*EXERCISE REQUIREMENTS*. For this exercise, output the line containing "common name: coyote" and every line after it through the end of the records, exactly, and no other line.

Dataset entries
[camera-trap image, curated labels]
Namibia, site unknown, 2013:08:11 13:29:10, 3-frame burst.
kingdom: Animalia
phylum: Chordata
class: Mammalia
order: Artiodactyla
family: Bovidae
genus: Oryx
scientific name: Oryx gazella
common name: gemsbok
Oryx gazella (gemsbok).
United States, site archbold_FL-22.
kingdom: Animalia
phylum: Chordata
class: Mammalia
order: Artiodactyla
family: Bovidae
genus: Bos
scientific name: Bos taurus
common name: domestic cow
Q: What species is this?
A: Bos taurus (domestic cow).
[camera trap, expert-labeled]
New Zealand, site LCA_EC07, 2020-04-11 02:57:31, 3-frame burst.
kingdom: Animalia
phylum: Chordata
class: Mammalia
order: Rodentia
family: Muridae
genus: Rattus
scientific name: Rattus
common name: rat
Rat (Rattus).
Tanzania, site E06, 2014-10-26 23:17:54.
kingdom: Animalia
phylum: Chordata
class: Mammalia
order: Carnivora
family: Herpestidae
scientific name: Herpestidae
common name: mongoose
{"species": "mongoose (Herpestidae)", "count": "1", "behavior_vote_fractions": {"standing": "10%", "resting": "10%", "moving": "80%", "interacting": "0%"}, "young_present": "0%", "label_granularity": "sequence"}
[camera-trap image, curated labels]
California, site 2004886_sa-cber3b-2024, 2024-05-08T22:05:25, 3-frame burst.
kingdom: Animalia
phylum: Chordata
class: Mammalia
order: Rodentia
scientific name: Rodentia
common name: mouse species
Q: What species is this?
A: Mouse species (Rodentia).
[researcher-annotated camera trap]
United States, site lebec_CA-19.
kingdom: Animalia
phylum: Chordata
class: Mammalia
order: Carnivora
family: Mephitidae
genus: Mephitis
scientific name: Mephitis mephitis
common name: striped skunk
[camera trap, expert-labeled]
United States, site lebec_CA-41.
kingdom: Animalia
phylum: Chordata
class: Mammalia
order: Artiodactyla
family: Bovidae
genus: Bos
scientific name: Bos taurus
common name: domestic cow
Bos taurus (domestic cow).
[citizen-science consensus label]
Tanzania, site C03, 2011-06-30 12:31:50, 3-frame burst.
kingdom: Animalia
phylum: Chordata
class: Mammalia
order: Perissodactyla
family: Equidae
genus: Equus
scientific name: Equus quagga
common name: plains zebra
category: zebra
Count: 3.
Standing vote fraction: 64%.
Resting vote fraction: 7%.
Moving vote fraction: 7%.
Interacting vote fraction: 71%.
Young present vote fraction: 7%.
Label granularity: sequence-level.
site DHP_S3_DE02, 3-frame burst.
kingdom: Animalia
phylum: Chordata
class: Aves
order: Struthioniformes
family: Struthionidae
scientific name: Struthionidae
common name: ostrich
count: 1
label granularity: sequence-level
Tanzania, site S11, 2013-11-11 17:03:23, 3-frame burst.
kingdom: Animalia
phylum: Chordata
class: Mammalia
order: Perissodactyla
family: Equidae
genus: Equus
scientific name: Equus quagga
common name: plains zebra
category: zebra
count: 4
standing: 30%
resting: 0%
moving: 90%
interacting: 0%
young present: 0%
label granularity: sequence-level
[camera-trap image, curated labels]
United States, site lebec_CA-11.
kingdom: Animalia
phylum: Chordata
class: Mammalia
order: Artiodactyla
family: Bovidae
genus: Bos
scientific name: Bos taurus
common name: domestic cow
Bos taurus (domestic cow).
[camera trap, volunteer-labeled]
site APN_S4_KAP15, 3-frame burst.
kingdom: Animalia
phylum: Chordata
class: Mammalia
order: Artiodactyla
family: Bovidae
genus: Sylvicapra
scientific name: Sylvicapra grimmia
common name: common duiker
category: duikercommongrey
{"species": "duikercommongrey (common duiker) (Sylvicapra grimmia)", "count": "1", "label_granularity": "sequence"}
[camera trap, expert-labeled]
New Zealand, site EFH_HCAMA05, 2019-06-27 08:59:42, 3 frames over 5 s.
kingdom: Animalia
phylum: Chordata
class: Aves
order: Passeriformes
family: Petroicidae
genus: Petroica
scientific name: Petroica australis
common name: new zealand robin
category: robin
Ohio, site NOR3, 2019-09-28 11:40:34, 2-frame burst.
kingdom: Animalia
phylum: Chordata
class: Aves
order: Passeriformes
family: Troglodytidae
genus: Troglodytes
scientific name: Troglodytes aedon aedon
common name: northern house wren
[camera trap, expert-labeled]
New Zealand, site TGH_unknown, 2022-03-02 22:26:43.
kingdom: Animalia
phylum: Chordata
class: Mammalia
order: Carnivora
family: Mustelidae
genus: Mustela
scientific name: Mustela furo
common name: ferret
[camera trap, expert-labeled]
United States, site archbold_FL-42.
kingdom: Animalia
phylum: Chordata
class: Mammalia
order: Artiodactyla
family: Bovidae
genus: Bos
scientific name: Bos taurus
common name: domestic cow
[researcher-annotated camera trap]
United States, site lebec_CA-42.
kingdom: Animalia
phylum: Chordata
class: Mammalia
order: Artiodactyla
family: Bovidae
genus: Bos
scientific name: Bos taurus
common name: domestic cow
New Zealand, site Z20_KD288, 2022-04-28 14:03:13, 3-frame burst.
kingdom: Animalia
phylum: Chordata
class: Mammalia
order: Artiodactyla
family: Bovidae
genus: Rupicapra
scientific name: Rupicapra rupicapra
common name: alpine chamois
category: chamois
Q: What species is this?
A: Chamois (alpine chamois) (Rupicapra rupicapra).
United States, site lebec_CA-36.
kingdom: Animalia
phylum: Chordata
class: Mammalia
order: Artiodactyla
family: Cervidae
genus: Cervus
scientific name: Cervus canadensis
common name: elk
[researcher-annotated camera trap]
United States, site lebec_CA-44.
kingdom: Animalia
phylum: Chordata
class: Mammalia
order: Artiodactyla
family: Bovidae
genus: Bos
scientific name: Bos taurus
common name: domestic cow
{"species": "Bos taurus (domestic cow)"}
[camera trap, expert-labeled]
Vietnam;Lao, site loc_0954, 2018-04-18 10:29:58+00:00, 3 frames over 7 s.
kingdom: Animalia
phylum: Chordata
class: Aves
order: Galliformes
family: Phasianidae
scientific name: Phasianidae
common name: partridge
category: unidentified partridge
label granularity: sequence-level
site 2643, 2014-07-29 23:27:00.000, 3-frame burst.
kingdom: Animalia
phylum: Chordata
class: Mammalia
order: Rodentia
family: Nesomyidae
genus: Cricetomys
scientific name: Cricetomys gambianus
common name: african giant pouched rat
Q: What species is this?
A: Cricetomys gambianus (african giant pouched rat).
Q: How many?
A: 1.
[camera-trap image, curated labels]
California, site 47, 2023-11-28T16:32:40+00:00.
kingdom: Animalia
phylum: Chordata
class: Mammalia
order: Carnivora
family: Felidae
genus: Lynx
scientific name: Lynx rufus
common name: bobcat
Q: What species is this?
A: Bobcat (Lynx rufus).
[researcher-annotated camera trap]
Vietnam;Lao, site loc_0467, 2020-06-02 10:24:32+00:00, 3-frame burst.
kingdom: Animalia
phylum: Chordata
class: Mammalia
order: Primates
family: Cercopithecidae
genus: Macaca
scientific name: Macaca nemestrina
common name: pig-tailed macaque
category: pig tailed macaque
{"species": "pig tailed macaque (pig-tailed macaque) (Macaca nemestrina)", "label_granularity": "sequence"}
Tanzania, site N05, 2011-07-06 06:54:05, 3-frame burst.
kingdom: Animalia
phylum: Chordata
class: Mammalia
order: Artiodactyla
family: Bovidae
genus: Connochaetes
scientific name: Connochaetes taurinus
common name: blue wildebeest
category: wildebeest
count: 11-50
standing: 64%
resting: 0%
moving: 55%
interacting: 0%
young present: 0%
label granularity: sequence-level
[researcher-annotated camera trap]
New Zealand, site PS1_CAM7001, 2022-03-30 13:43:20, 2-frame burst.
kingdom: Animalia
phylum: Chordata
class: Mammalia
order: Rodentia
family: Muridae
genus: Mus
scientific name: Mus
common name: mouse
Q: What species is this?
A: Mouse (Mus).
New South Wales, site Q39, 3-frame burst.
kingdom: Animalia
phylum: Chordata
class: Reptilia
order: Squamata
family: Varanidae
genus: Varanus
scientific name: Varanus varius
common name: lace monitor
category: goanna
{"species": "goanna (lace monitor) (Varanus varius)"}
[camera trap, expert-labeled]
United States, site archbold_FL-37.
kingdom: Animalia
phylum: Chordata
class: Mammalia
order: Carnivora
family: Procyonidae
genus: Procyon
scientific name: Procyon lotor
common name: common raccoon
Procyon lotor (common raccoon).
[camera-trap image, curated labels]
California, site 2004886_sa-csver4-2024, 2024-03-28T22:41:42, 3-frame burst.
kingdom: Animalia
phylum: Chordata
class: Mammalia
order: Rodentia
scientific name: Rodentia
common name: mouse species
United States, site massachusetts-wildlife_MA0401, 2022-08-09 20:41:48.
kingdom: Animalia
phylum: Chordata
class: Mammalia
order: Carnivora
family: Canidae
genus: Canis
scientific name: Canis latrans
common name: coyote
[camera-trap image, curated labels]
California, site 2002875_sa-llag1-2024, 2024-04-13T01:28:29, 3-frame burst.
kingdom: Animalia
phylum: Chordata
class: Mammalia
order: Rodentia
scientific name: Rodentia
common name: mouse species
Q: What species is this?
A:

*SOLUTION*.
common name: coyote
[camera-trap image, curated labels]
California, site 2002875_sa-llag1-2024, 2024-04-13T01:28:29, 3-frame burst.
kingdom: Animalia
phylum: Chordata
class: Mammalia
order: Rodentia
scientific name: Rodentia
common name: mouse species
Q: What species is this?
A:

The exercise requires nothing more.